**Objectif**: Comment prolongeriez-vous le texte sur les noms normands des communes inscrits sur les panneaux d'entrée et de sortie de ville, à partir de sa dernière phrase ?

**Extrait de texte**:
Dévoilement officiel de la plaque de Vittefleur le 17 septembre 2022

Dévoilement officiel de la plaque de Vittefleur le 17 septembre 2022

Crédits : Région Normandie.

L’une des actions engagées par la Région Normandie dans le cadre de son projet de sauvegarde et de valorisation des parlers normands a consisté à proposer à toutes les communes d’indiquer la version normande de leur nom, quand elle existe, sur les panneaux d’entrée et de sortie de ville. Un groupe de travail a été constitué au sein du Conseil Scientifique et Culturel (CSC) pour mener ce projet. Il était constitué initialement de trois personnes : Stéphane Laîné (docteur en Sciences du langage de l’université de Caen Normandie, historien de la langue française et dialectologue), Christophe Maneuvrier (enseignant-chercheur à l’université de Caen Normandie, spécialiste de l’histoire des sociétés de la Normandie rurale, co-directeur de l’Office Universitaire d’Etudes Normandes) et Nicolas Abraham (membre de la Fédération des Associations pour la Langue normandE (FALE), archiviste aux archives départementales de la Manche). Ils ont été rejoints plus tard par Dominique Fournier (normalien, agrégé d’anglais, docteur en linguistique).

**Section des données**:

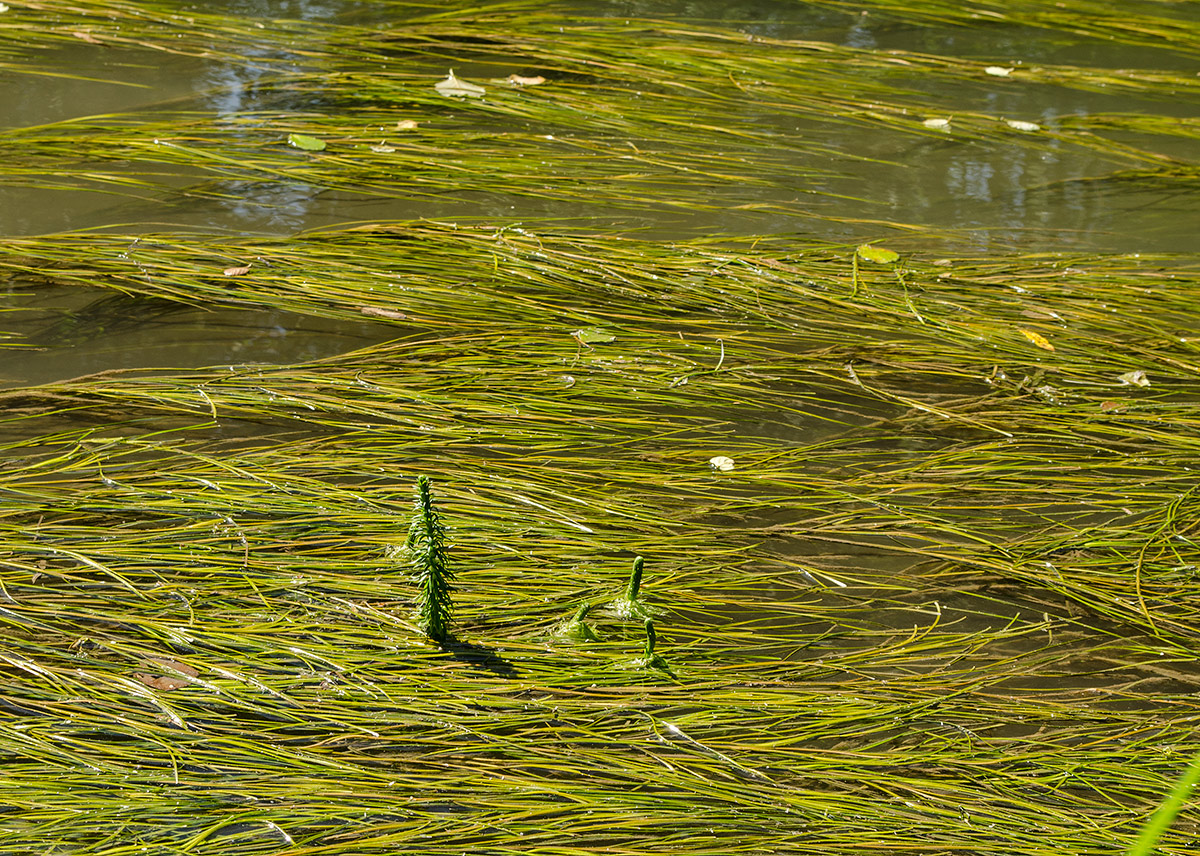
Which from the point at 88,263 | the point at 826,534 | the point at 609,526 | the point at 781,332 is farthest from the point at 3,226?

**Réponse à la consigne**:
Principes

La volonté de la Région Normandie n’est pas de favoriser l’apparition de noms de communes folkloriques ou artificiels. Les préconisations du groupe de travail s’appuient sur une démarche scientifique et visent à rendre visible sur les panneaux routiers une forme locale des noms de communes, attestée par des mentions écrites et/ou des témoignages oraux. Il ne s’agit donc pas d’une traduction des noms de communes, mais du choix d’une variante régionale du nom officiel (défini par le Code officiel géographique établi par l’INSEE depuis 1943). Il ne s’agit pas non plus de restituer une forme historique ancienne, par exemple le nom en usage au XIe siècle, ni de reconstituer l’étymologie du toponyme (elle fait partie du processus d’analyse, mais elle n’en représente pas la finalité). Le principe essentiel est de permettre l’émergence d’une forme orale encore en usage localement durant les cent dernières années en parallèle à la forme officielle, puis de la pérenniser en l’affichant et en favorisant son emploi.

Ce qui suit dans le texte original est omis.